On October 5, 2011, Julio Gutierrez, our Chairman, purchased 1,725,000 founder
shares for $25,000. On March 14, 2012, our directors approved a 1.125-for-1
reverse split of our outstanding ordinary shares, reducing the number of
outstanding ordinary shares from 1,725,000 to 1,533,333. The founder shares
will be worthless if we do not consummate an initial business combination. In
addition, our initial investors and the underwriters (and/or their designees)
have committed to purchase an aggregate of 3,266,667 warrants, each exercisable
for one ordinary share at $10.00 per share, for a purchase price of
approximately $2,450,000, or $0.75 per warrant, that will also be worthless if
we do not consummate our initial business combination. Since our officers and
directors will be direct shareholders and/or warrantholders or are affiliated
with our initial investors, the personal and financial interests of our
officers and directors may influence their motivation in identifying and
selecting a target business combination, completing an initial business
combination and influencing the operation of the business following our initial
business combination.
Each of our officers and directors has agreed, pursuant to a written agreement
with us, that until the earliest of our initial business combination, our
liquidation and such time as he or she ceases to be an officer or director, to
present to us for our consideration, prior to presentation to any other entity,
any suitable business combination opportunities, subject to any pre-existing
fiduciary or contractual obligations he might have. Other than Alan Menkes, one
of our directors, our officers and directors have indicated that they have no
such pre-existing fiduciary or contractual obligations. Mr.
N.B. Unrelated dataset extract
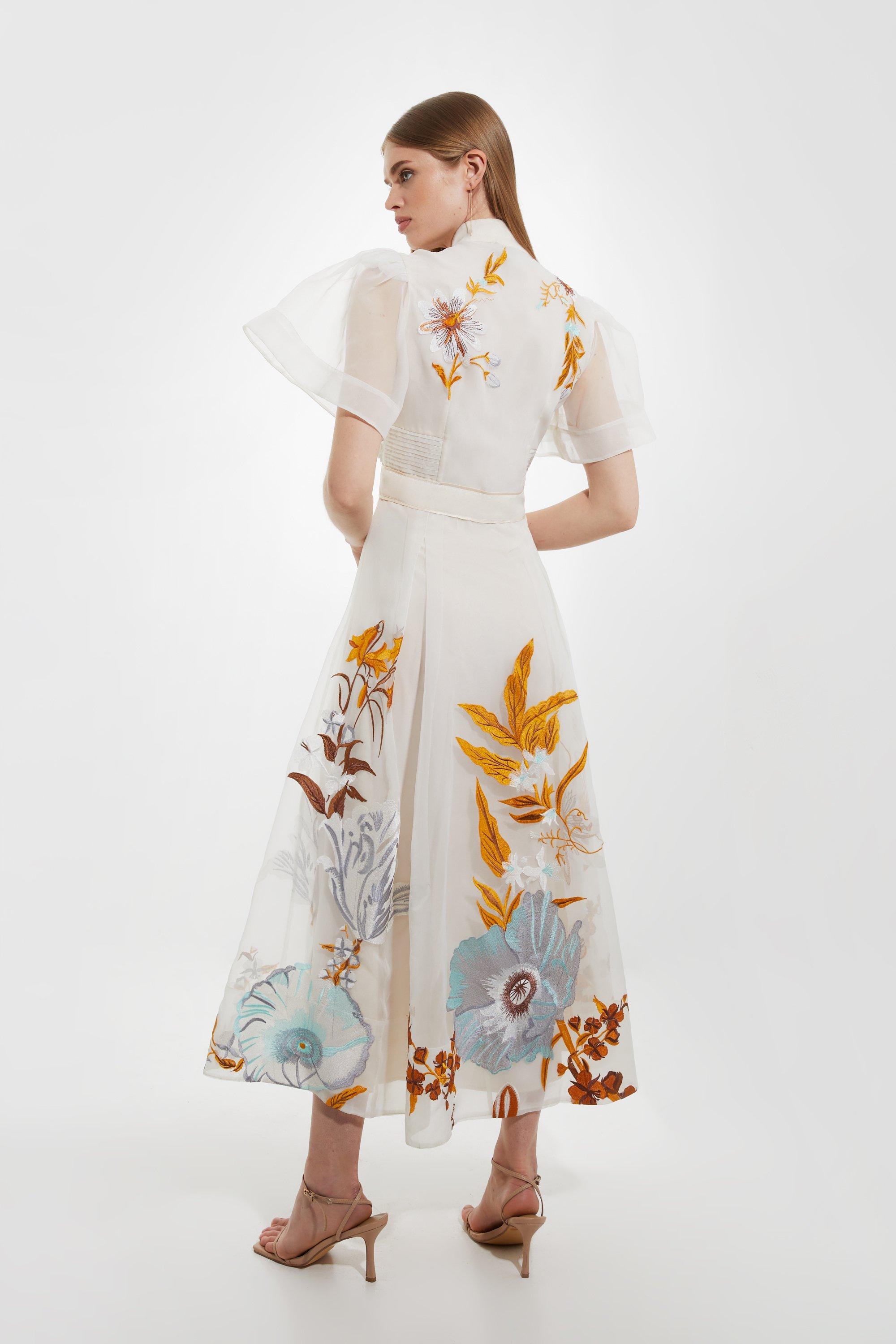 Botanical Embroidery Organdie Angel Sleeve Midi Dress | Karen Millen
Menkes is currently
serving as the chief executive officer of Empeiria Acquisition Corp., or
Empeiria, a blank check company that is quoted on the OTCBB, and has a
fiduciary duty to present suitable business combination targets to such entity
prior to presenting such opportunities to us. According to available periodic
reports filed with the SEC, Empeiria intends to focus on operating businesses
in the energy, transportation, food and industrial technology sectors, which in
certain instances overlaps with our intended business focus on the food,
industrial technology, media and communications, agribusiness and hospitality
sectors. However, since neither we nor Empeiria are limited to a particular
industry, Mr. Menkes will have a conflict of interest in determining whether a
particular business opportunity should be presented to Empeiria or to us. As
such, we expect that Mr. Menkes will first determine whether such opportunity
is appropriate for Empeiria (in accordance with standards set forth in
Empeiria’s publicly available documents) and, if deemed appropriate, present
the opportunity to Empeiria. We expect that it will be only after due
consideration and rejection of the business opportunity by Empeiria that Mr.
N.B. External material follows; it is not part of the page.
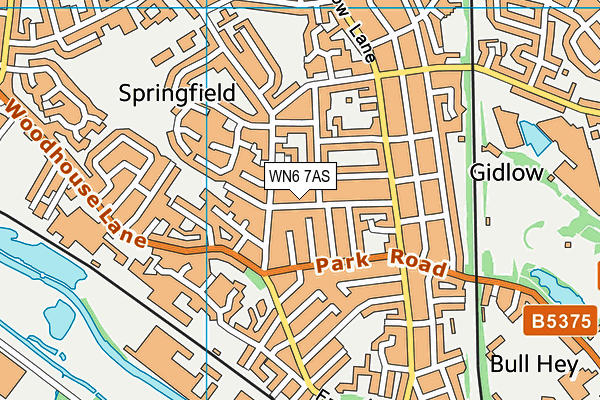 WN6 7AS map - OS VectorMap District (Ordnance Survey)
Menkes will present such opportunity to us. In addition, our officers and
directors (other than Mr. Menkes in respect of Empeiria) have agreed not to
participate in the formation of, or become an officer or director of, any other
blank check company until we have entered into a definitive agreement regarding
our initial business combination or we have failed to complete our initial
business combination within 15 (or 18) months from the closing of this
offering.
Our executive offices are located at Olazabal 1150, Ciudad Autonoma de Buenos
Aires, Argentina 1428. Our telephone number is 005411-4-786-8600.